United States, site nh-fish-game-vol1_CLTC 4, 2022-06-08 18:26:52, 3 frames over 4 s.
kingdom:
§
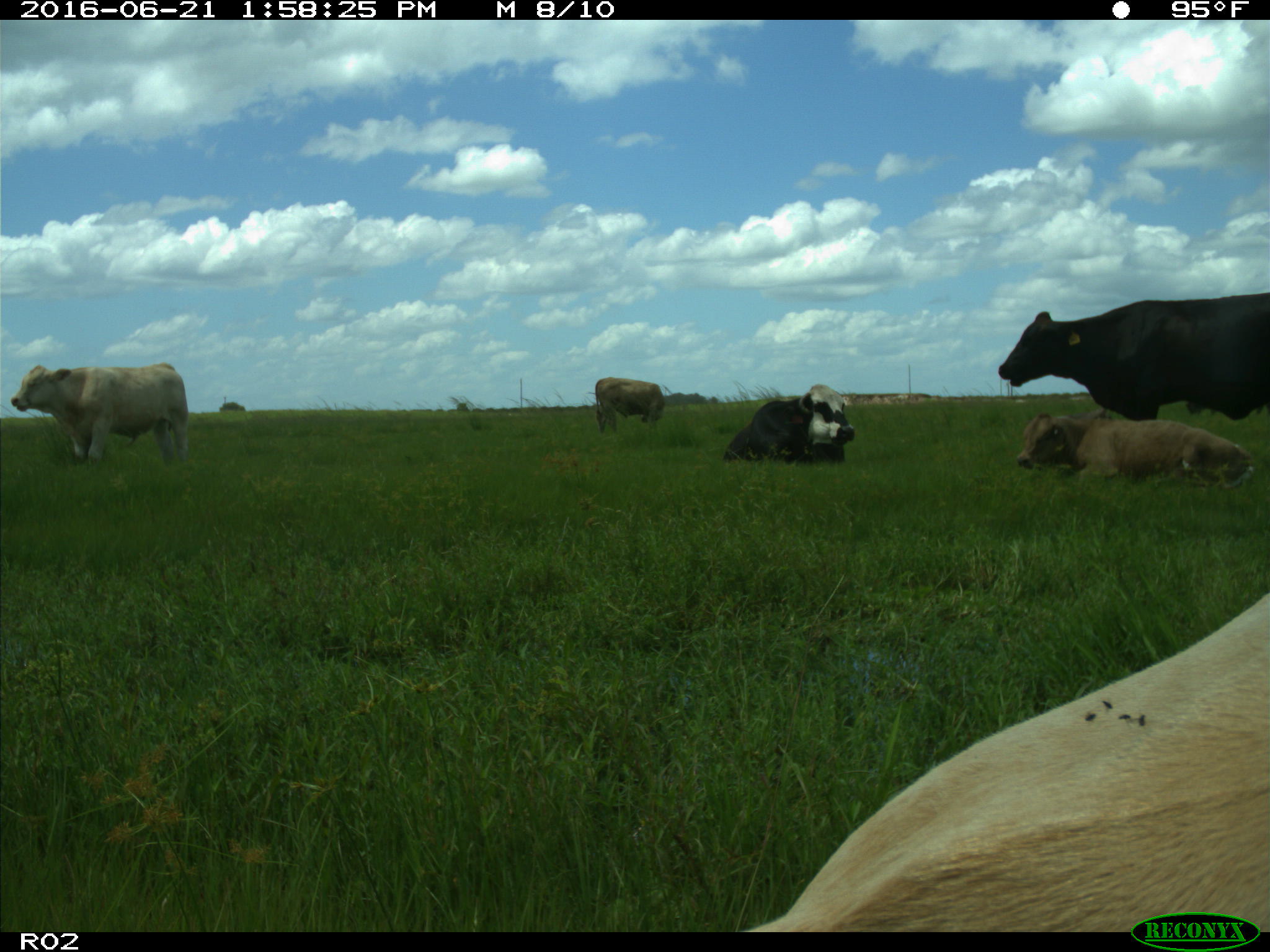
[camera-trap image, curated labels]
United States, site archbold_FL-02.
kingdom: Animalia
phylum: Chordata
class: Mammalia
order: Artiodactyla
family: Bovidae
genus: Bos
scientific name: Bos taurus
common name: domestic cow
§
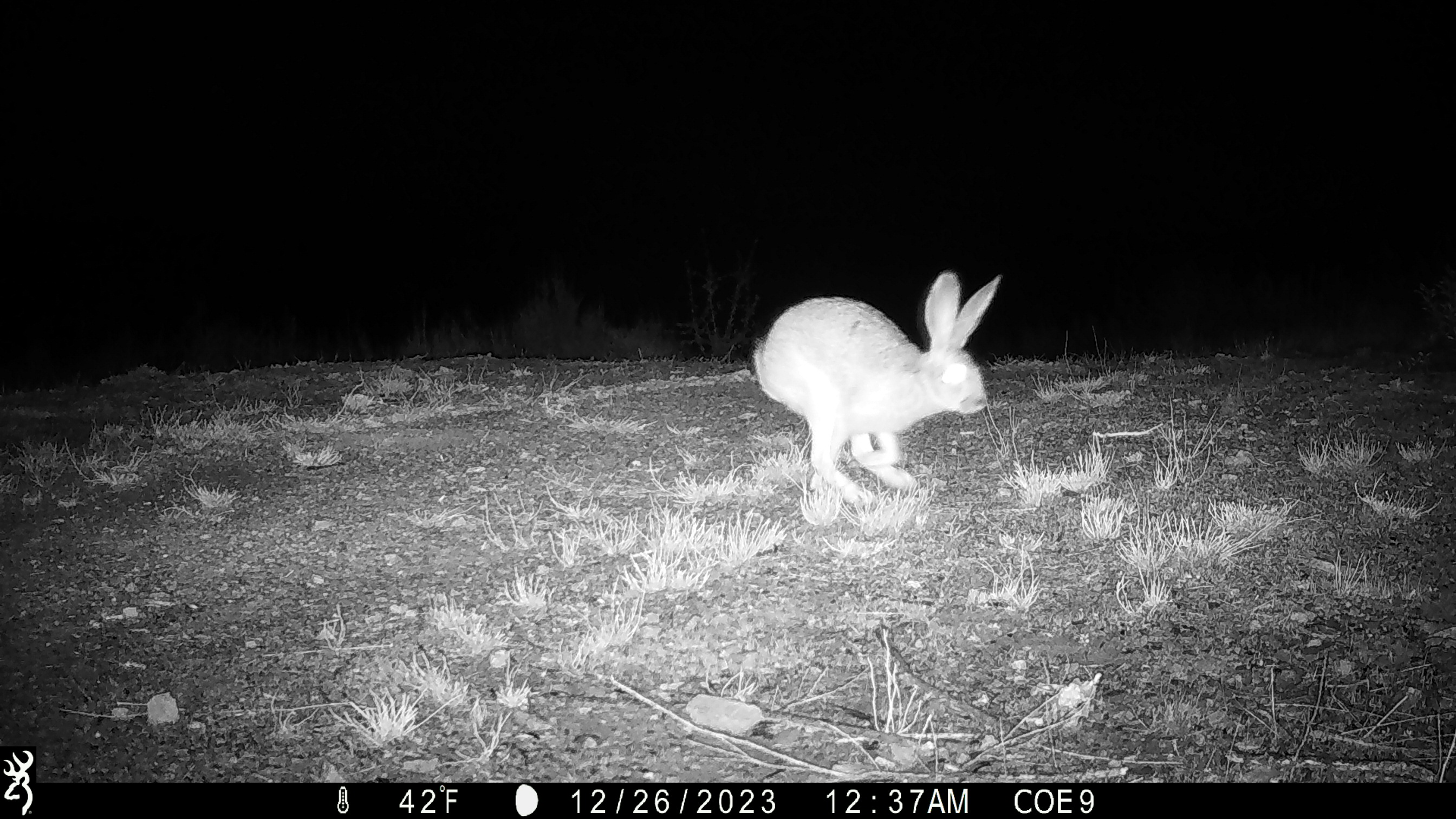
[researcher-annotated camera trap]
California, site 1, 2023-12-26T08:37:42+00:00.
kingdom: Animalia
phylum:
§
What needs to be done: Search the entries for the word "camera". Copy every line where it occurs.

Answer section:
[camera-trap image, curated labels]
[researcher-annotated camera trap]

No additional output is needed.